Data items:

════════

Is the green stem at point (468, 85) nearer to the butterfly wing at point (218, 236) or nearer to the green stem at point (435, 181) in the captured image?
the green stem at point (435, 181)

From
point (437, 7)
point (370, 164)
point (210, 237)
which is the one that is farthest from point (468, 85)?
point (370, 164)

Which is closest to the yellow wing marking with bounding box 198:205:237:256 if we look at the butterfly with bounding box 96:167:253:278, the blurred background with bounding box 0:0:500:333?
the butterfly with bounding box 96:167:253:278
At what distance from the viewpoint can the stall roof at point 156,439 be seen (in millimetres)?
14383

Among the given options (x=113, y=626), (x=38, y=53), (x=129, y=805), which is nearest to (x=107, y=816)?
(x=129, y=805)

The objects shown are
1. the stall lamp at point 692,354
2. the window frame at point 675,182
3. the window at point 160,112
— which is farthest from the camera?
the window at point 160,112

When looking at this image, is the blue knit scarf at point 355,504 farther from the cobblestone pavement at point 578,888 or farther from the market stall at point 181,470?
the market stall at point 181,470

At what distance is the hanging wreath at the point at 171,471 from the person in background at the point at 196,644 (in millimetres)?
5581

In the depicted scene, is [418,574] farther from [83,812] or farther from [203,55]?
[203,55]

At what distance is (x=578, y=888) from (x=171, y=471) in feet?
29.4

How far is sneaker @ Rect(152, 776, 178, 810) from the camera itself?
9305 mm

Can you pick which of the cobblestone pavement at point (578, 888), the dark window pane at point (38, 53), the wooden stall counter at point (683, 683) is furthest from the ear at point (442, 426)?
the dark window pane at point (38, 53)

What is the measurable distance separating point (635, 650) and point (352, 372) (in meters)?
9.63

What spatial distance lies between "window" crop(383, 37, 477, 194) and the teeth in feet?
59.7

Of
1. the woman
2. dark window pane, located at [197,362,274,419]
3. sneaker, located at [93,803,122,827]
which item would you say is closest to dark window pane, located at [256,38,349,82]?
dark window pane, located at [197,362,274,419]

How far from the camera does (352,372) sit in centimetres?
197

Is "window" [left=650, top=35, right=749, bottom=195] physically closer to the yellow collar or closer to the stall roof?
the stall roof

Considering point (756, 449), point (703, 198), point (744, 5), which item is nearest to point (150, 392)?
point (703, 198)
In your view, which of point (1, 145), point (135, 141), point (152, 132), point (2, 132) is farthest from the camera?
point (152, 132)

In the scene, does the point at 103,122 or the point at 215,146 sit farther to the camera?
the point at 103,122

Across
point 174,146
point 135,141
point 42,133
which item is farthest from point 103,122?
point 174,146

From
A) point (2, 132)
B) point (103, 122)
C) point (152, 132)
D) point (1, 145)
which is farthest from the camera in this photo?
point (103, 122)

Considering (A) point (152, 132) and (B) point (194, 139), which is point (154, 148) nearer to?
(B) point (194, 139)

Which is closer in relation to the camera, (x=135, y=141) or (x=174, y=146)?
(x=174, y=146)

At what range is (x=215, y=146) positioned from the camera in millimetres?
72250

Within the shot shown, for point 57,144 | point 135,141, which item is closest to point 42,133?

════════

OBJECTIVE => Reproduce verbatim every line from the one containing "In the scene, does" through the final line of the data items, both ends included.

OUTPUT OF THE TASK =>
In the scene, does the point at 103,122 or the point at 215,146 sit farther to the camera?
the point at 103,122

Across
point 174,146
point 135,141
point 42,133
which item is farthest from point 103,122?
point 174,146

From
A) point (2, 132)
B) point (103, 122)
C) point (152, 132)
D) point (1, 145)
which is farthest from the camera in this photo?
point (103, 122)

Considering (A) point (152, 132) and (B) point (194, 139), which is point (154, 148) nearer to?
(B) point (194, 139)

Which is closer in relation to the camera, (x=135, y=141) or (x=174, y=146)?
(x=174, y=146)

At what range is (x=215, y=146) positioned from the camera in millimetres?
72250

Within the shot shown, for point 57,144 | point 135,141, which item is closest to point 42,133?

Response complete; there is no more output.